School can be tough. All the way from pre-school to angsty teen years, people can struggle with the education system. From issues with work and misbehaving to bullying, everyone encounters negative experiences whilst growing up. Whilst education affects everyone differently, there are some groups of people that generally face more problems due to structural inequalities in the system.
A widely spread inequality is between boys and girls. This is definitely a well-known phenomenon that doesn’t just cause damage during the years of education, but has long lasting effects throughout an individual’s life.
Specifically, the inequality towards boys in the education system has been present for some time now. In the 1990s, when asked to comment on boys’ lower performance and bad behaviour, New Labour School Standards Minister said, “[We] should not simply accept with a shrug of the shoulder that boys will be boys.” Sadly, it appears that this is exactly what has continued to happen, and boys are continuing to do less well in schools. The 2010 report How Fair is Britain? showed that early on, boys slip behind in problem solving, reasoning and social and emotional development. By aged five, 53% of boys had reached the expected level in writing compared with 72% of girls. This disparity continued to GCSEs, to A-level and on to university.
At school, I watched some of my brightest and most intellectually engaged male friends wrestle continuously with the school system – many of them ended up dropping out or failing their A-levels. The options outside of school weren’t great either; apprenticeships were hard to come by, NVQs were undervalued, and if you wanted to go to university, you pretty much had to do A-levels. From this experience, I realised how we experience school and the opportunities available to us has a knock-on effect on our future.
Gender inequalities are not the only issues present in the education system; schools often struggle to cater for students of varying abilities. At my school, the brightest students were pushed intensely by teachers – I mean, obviously, they want their students to get good grades and go to the best universities. It reflects pretty well on them. Students who struggled hugely with their work were given huge amounts of extra support. Students in the middle were largely ignored – as long as they weren’t failing, it was fine.
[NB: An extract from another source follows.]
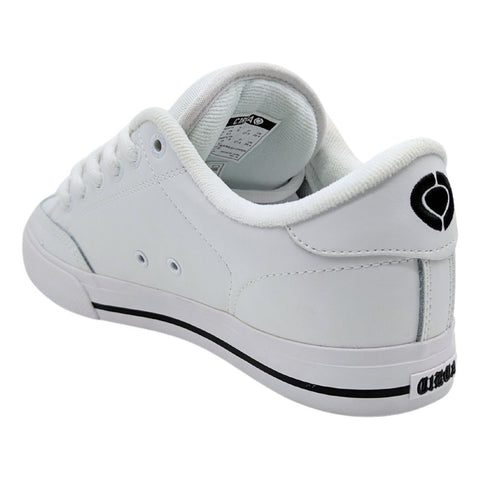 Tenis Hombre Al 50 Lopez Circa 0045 Blanco-blanco Caballero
This left big groups of people demotivated and disinterested, not a combination for either academic success or feeling good about yourself.
A huge variety of societal issues create inequality in the education system, including race, ethnicity, culture and socio-economic backgrounds. The How Fair is Britain? study showed that only a third of children who qualify for free school meals, reach a “good” level of growth by age 5, compared to more than half who don’t qualify for the meals. (For boys in this group, the number was closer to a quarter.) This idea was not just seen amongst young children, but throughout school; pupils from the least affluent families were half as likely to get good GCSE results, and twice as likely to be excluded.
The education we receive impacts us for the entirety of our lives. Many of my friends now, especially those who work in law firms, or for the government, still feel that they missed out by not attending Oxbridge. The whole point of offering free education till the age of 18 is to give everyone an equal starting point, but this is simply not the case. The inequalities within the education system, (including universities), need addressing.
What’s more, research conducted by the YMCA concluded that negative educational experiences cause lasting damage to wellbeing in later life leaving some 30% less happy. Their research showed that the main areas of wellbeing affected by education were self-confidence, the ability to make decisions and whether they feel loved- to name a few. And if young people are exposed to negative experiences in the places they spend most of their lives growing up, we are fostering generations of people with low self-esteem who don’t feel capable of bettering themselves.
Studies conducted by King’s College also reveal that bad experiences during education result in an increased chance of depression and anxiety in later life. I don't claim to know the answer to this problem, but if we are working towards bettering young people's wellbeing, we really need to target some of the places they encounter these negative feelings in the first place.